** Opening Excerpt provided block **
What's one of the biggest things that you learned about yourself while writing this book and embarking on this journey?
“That's such a good question. I learned that my story is worth sharing. I oftentimes will hide behind poetry and art because I have never really felt like my story was interesting enough or worth really sharing and spending time with looking at what I've been through. I just didn't have that level of comfort, but I think at this point with this book, I was sitting at home writing it with the lockdowns going on, and I'm like, ‘I've got to dig. I've got to dig into my own story. I have to sit here and reflect and go deeper into the life I'm living and the life I've already lived.’ That was new for me. That's something I don't even know I could have done before last year. I'm definitely really, really proud of myself for doing that.”
You recently shared that you were diagnosed with autism and you spoke about the relief that you felt when you were able to connect your past experiences leading up to now with your diagnosis. Considering that you struggled with feeling comfortable with putting yourself out there, what other feelings came up for you?
“I was so nervous and anxious about sharing. I ultimately ended up deciding on sharing because, very similar to what I said about thinking about the girl in college who may be like me, I thought of the very same thing in terms of there's not a lot of information out there for Black autistic women. I have just been continually shocked over and over at how people in my personal life and online are open to learning and open to wanting to know more. I think that for many people who are marginalized or part of a minority group, you can get so used to people not really caring or just dismissing your story. And I've been surprised by how many people are like, ‘No, tell me more. What is your experience like?’
I’ve been learning how to trust that amidst all of the people that will dismiss you, there are other people out there who will support you. And that's just something I have to continue to tell myself, because it's hard. My experience with getting diagnosed started with a doctor who dismissed me, and unfortunately, I believed him for too many years. And it took me years to get the courage to ask another doctor and get help. I’ve been really grateful for the people who have been supportive, and it really does give me hope.”
** Closing Excerpt provided block **
- _Tasks_:
1. Swap "relief" for "calm" in the interview excerpt, and write out the passage from "You recently shared" to "up for you?" with that change.
2. According to the interview excerpt, where was the speaker while writing the book, and what was going on at the time?
3. Write what comes next in the interview excerpt, picking up after its final sentence.
The items that follow are separate material and have no connection to the interview excerpt.
** Opening Raw data block **
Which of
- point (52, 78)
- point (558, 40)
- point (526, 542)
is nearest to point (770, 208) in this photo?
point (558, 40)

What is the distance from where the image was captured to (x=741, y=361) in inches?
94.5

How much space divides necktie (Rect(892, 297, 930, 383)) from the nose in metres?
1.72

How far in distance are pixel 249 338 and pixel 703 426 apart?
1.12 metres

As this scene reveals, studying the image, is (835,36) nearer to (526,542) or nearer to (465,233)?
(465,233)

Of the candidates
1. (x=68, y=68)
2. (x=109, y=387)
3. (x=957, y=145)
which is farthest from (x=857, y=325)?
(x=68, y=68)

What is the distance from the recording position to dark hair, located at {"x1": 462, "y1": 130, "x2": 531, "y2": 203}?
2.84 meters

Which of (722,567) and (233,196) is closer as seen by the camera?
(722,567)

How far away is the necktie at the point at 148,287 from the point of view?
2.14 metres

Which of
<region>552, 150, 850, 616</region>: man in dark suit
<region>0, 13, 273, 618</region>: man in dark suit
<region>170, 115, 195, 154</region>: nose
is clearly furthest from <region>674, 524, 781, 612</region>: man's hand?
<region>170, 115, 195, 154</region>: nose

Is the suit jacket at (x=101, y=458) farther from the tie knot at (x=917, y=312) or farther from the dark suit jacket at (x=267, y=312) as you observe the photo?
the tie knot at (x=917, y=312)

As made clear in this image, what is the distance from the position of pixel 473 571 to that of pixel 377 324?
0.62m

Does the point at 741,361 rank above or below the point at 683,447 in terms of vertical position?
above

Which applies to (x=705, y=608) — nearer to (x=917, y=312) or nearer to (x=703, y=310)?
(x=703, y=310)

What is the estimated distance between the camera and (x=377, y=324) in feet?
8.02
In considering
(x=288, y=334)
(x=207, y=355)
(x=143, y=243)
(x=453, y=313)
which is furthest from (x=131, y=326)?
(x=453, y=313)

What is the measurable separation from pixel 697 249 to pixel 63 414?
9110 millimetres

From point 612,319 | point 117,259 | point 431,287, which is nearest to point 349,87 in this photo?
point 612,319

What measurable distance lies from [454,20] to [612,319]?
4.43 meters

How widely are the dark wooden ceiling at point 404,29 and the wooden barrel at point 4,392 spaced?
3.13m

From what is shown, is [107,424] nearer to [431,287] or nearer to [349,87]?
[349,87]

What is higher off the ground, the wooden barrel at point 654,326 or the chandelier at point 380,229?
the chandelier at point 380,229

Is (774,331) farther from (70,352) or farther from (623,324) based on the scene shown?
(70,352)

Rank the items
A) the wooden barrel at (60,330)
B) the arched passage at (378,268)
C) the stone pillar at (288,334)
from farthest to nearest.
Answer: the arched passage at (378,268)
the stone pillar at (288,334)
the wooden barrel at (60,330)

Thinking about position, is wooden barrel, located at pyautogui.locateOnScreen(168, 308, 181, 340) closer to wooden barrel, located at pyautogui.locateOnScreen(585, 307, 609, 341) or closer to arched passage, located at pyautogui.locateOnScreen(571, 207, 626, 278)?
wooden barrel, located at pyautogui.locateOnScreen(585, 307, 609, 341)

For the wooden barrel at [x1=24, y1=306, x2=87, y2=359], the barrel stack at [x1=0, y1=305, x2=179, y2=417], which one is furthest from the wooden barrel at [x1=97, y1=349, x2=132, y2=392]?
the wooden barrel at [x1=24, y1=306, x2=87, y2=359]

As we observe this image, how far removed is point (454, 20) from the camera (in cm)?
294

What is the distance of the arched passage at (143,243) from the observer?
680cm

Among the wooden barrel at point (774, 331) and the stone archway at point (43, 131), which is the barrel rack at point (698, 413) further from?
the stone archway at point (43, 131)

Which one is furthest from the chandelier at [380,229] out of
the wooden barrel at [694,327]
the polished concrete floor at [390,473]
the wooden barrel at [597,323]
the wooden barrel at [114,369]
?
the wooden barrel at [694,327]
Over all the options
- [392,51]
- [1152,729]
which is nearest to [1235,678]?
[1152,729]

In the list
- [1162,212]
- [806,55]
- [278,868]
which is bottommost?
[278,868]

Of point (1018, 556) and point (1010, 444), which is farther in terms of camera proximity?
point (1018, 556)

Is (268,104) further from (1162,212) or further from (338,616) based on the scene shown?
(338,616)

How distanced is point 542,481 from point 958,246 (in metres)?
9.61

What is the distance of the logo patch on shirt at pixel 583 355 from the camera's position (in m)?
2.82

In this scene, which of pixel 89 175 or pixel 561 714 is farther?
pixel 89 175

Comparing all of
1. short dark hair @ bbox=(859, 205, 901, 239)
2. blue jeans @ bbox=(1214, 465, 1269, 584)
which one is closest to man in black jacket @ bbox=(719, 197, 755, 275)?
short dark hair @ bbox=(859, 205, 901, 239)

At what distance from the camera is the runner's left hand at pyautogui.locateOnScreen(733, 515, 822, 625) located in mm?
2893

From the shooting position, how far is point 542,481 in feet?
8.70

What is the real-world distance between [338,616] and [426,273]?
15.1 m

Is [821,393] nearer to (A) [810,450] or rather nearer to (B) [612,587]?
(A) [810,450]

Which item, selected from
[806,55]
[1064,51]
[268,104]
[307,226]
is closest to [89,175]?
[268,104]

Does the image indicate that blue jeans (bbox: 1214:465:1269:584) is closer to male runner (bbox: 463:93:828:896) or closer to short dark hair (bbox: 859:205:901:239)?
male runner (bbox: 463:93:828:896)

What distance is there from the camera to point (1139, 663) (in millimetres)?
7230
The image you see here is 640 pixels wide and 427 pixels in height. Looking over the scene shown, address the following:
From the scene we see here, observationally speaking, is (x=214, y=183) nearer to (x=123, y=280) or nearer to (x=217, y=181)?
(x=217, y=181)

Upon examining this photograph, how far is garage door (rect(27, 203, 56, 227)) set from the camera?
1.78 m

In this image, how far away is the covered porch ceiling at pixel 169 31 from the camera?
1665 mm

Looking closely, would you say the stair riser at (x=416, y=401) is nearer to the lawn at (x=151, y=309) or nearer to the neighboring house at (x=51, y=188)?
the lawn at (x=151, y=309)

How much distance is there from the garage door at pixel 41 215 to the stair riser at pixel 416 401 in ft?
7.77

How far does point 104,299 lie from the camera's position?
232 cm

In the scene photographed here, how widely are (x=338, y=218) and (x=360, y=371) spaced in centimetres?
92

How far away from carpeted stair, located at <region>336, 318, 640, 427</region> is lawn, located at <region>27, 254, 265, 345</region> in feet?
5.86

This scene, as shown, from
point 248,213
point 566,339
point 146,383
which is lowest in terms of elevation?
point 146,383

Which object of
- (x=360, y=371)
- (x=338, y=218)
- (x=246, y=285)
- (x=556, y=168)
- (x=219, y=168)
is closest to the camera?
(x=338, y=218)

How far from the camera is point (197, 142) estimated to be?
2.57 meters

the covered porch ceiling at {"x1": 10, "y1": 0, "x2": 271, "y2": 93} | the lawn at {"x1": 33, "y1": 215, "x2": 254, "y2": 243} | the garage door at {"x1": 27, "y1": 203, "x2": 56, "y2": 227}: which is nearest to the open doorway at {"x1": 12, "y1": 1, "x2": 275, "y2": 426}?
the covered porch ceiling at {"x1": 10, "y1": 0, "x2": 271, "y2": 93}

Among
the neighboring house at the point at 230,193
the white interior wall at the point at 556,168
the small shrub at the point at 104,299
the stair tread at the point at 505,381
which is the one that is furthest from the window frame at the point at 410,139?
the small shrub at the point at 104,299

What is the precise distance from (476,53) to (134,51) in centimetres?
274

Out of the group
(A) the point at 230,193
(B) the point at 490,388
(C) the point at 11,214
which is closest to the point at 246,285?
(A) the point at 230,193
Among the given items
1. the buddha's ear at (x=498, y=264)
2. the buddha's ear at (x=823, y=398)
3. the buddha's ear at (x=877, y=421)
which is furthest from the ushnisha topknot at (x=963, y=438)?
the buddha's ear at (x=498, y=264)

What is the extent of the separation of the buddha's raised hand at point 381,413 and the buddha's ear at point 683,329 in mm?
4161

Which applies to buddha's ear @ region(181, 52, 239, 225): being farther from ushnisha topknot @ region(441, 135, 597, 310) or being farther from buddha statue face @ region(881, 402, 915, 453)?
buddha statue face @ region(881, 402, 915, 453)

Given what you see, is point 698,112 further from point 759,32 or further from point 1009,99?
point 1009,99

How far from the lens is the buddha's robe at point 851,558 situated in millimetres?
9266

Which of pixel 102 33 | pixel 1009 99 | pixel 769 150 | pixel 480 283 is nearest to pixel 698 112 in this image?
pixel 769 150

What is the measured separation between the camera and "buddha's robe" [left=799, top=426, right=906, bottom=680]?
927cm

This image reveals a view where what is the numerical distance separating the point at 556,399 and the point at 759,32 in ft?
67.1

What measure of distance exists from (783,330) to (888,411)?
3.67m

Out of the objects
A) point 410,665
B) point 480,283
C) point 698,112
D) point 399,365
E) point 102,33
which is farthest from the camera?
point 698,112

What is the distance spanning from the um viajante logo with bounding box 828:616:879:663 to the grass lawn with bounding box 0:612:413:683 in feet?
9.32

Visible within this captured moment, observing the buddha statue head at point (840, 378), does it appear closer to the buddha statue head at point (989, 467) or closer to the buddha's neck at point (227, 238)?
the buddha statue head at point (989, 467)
** Closing Raw data block **
- _Exercise results_:
1.
You recently shared that you were diagnosed with autism and you spoke about the calm that you felt when you were able to connect your past experiences leading up to now with your diagnosis. Considering that you struggled with feeling comfortable with putting yourself out there, what other feelings came up for you?

2. At home, with the lockdowns going on.

3.
Do you have anything that you can share with other Black women who may be on a similar journey?
“I would say the first thing is it's so important that you have a support system, even if it's your sister, your mom. My mom has a chronic pain disorder. And as a Black woman who has been through the healthcare system, it's just been atrocious. At the same time, she's someone that I can talk to who has given me a lot of courage to seek help again. Don't be afraid to reach out to someone, even if they don't have the same diagnosis, even if it's just someone that you can text when you're about to go into the doctor's office. I just think that makes a huge difference. We need each other and I want everybody to have that.